> **Directions**: Rewrite the lines from the first one through the line containing "Time of clock at [276,216,328,266]: 8:06", inclusive, putting "Time shown by clock" wherever "Time of clock" appears and keeping everything else the same. Leave the pictures out of your answer.

[Dataset items]

____

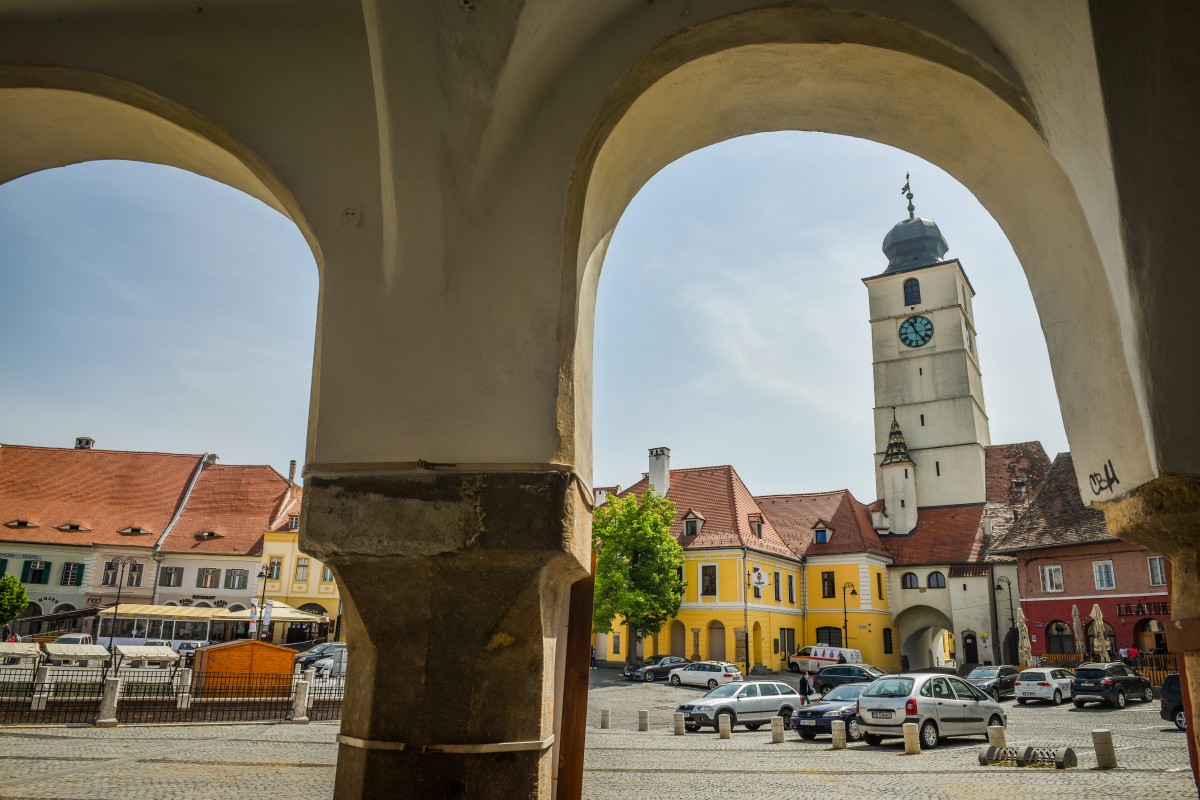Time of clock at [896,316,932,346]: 11:23
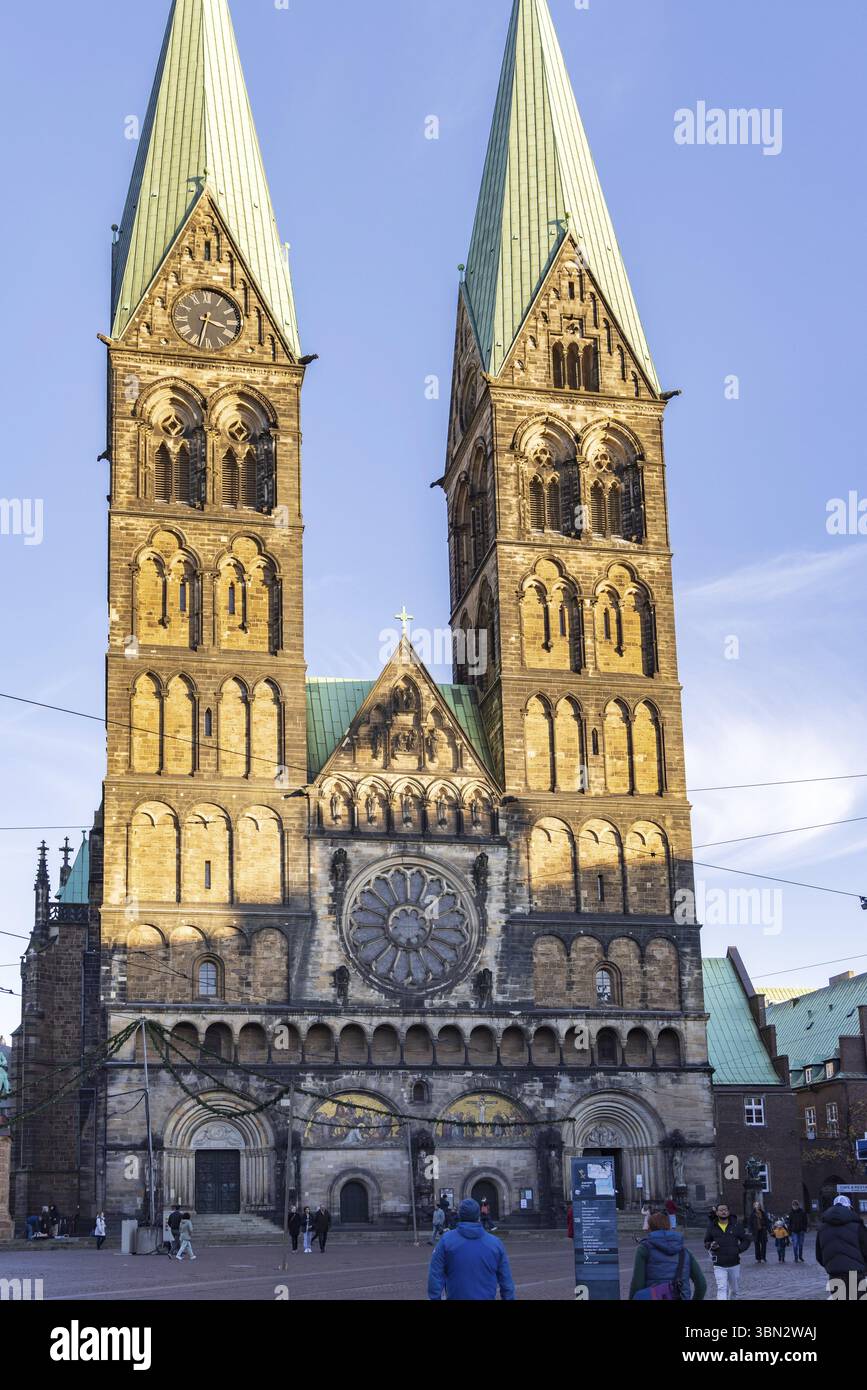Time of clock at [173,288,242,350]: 3:32
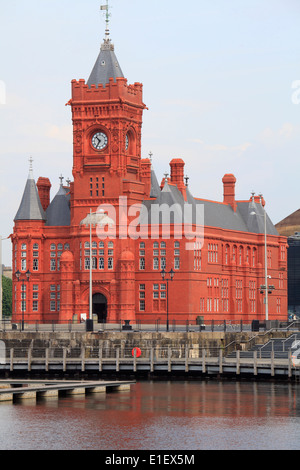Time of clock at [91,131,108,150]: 10:35
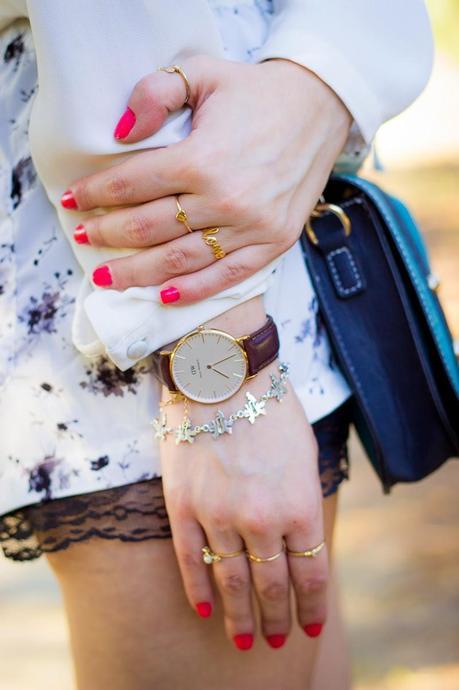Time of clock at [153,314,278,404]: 4:11
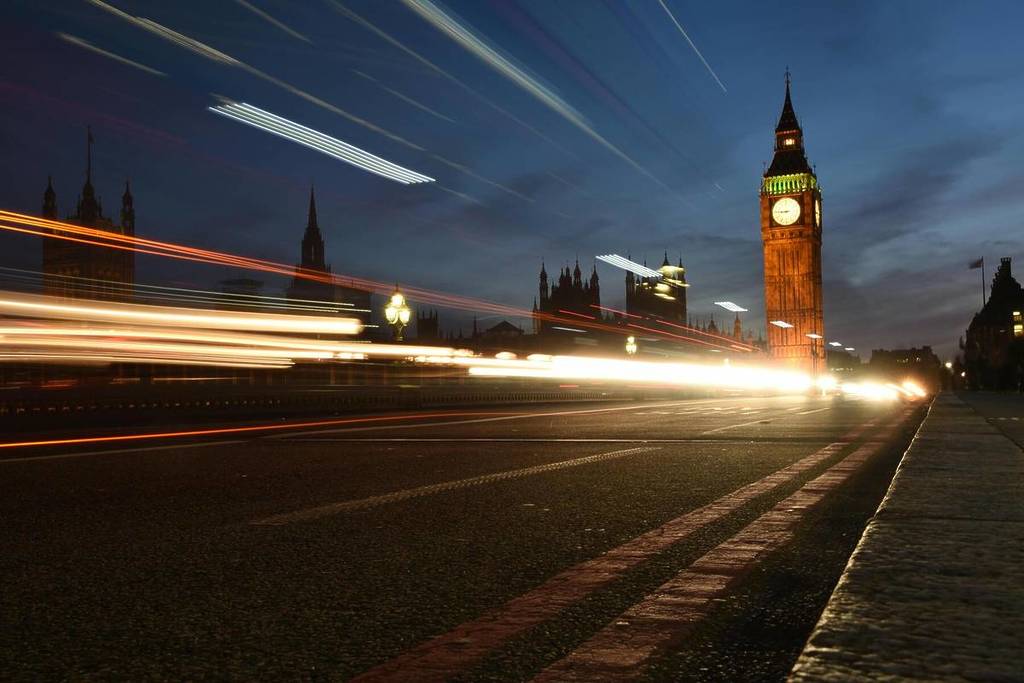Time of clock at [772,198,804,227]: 8:45
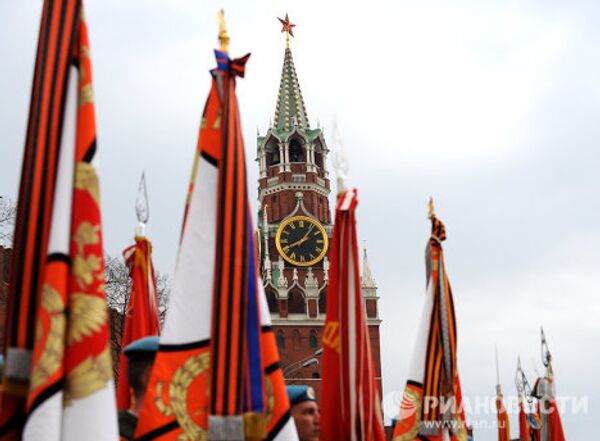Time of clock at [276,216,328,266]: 8:06
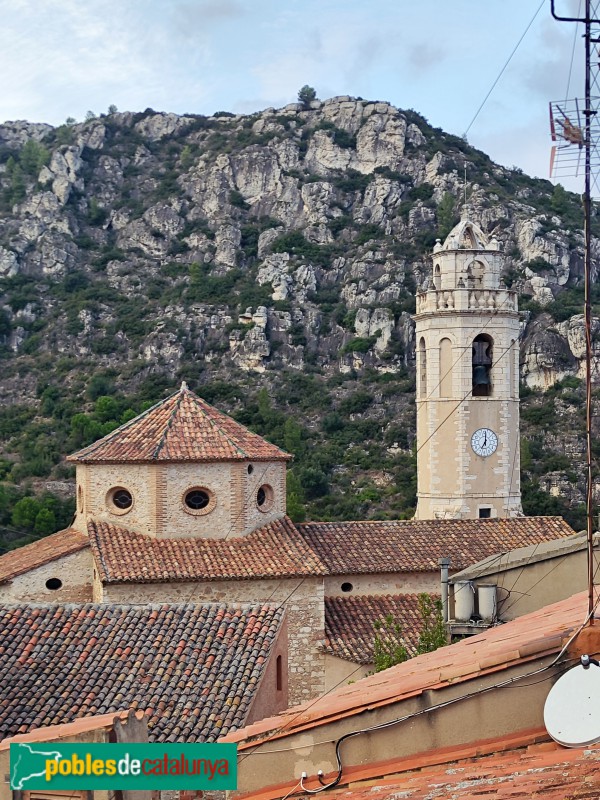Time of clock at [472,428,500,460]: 7:00
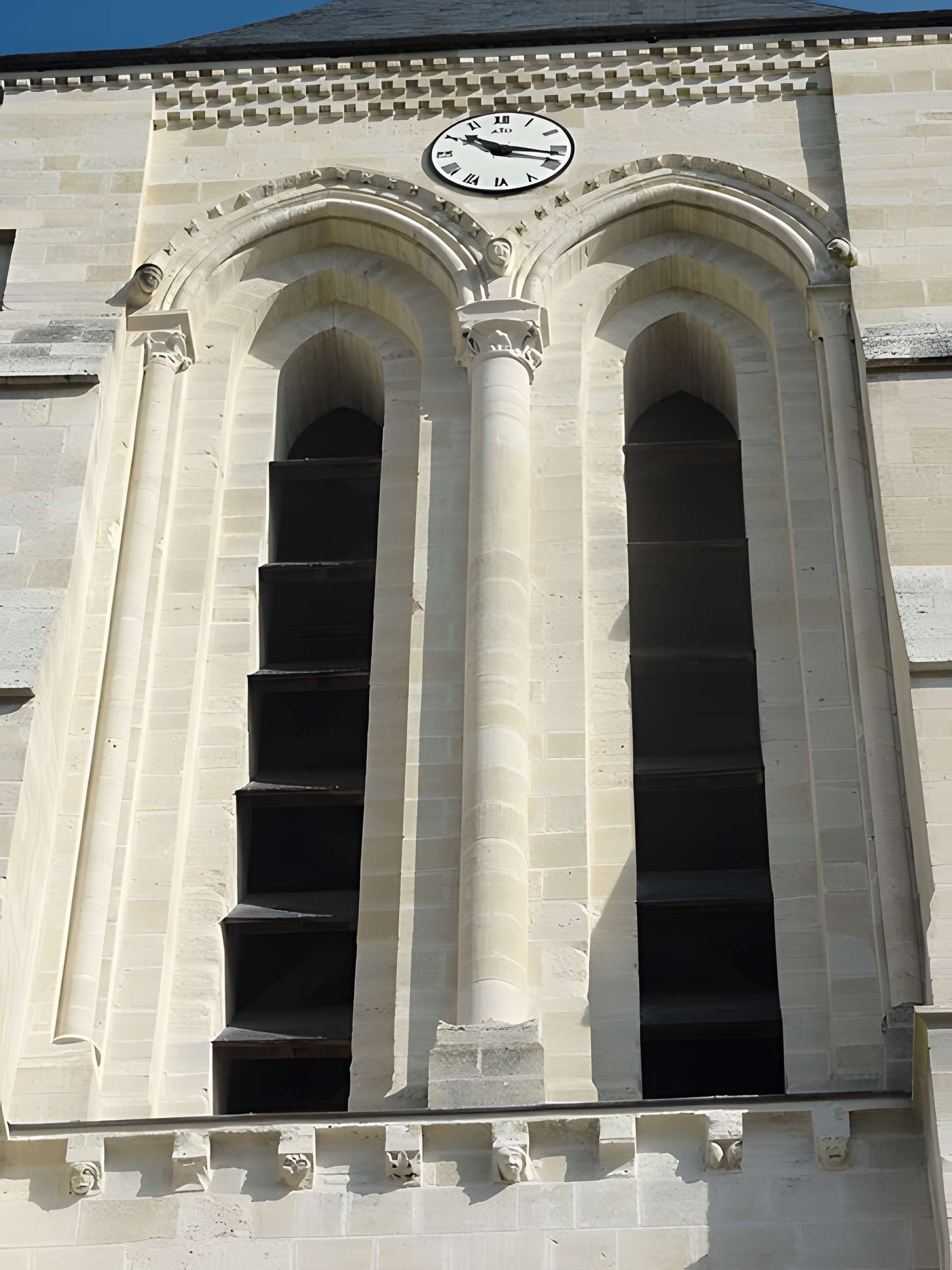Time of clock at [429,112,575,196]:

____

> **Exercise output**:
Time shown by clock at [896,316,932,346]: 11:23
Time shown by clock at [173,288,242,350]: 3:32
Time shown by clock at [91,131,108,150]: 10:35
Time shown by clock at [153,314,278,404]: 4:11
Time shown by clock at [772,198,804,227]: 8:45
Time shown by clock at [276,216,328,266]: 8:06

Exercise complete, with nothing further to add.